* [TASK DIRECTIONS]: From the data below, lay out the part that opens with the line containing "From this scene's" and closes with the line containing "1386 centimetres" as a JSON list of strings. Use one string per line, include both end lines, and leave out blank lines.

* [DATASET EXTRACT]:
◆ ◆ ◆ ◆ ◆ ◆ ◆

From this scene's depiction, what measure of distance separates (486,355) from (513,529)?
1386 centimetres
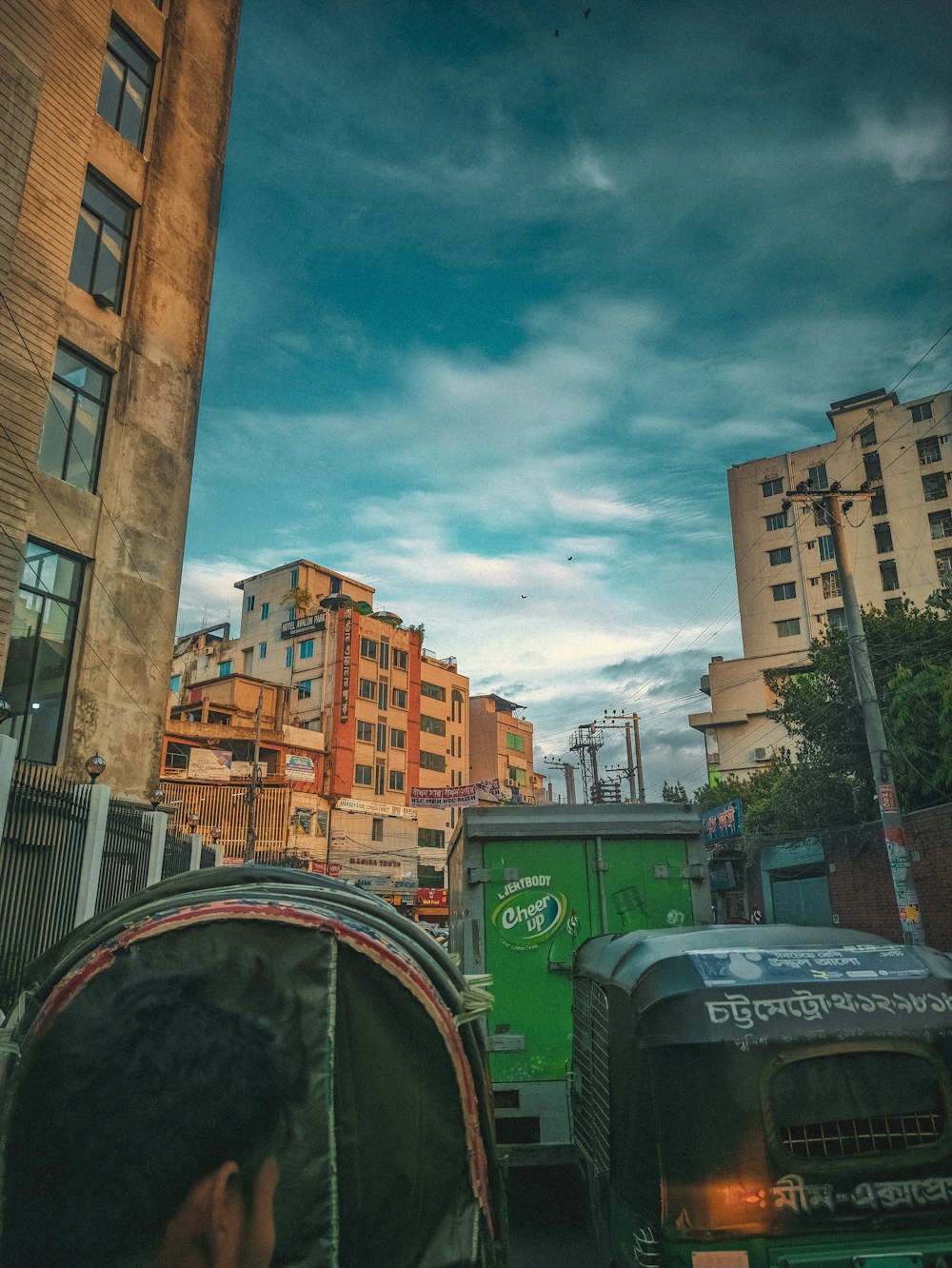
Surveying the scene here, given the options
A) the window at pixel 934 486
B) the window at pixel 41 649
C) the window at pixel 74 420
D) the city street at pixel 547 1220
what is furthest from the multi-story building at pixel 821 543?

◆ ◆ ◆ ◆ ◆ ◆ ◆

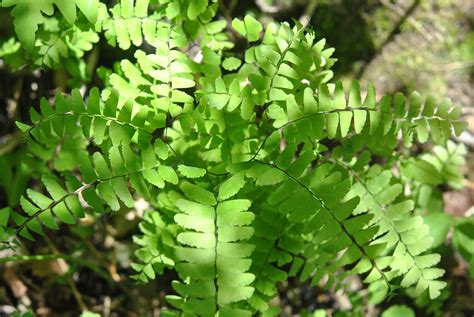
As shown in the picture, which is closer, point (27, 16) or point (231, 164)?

◆ ◆ ◆ ◆ ◆ ◆ ◆

* [TASK RESULT]:
[
  "From this scene's depiction, what measure of distance separates (486,355) from (513,529)?",
  "1386 centimetres"
]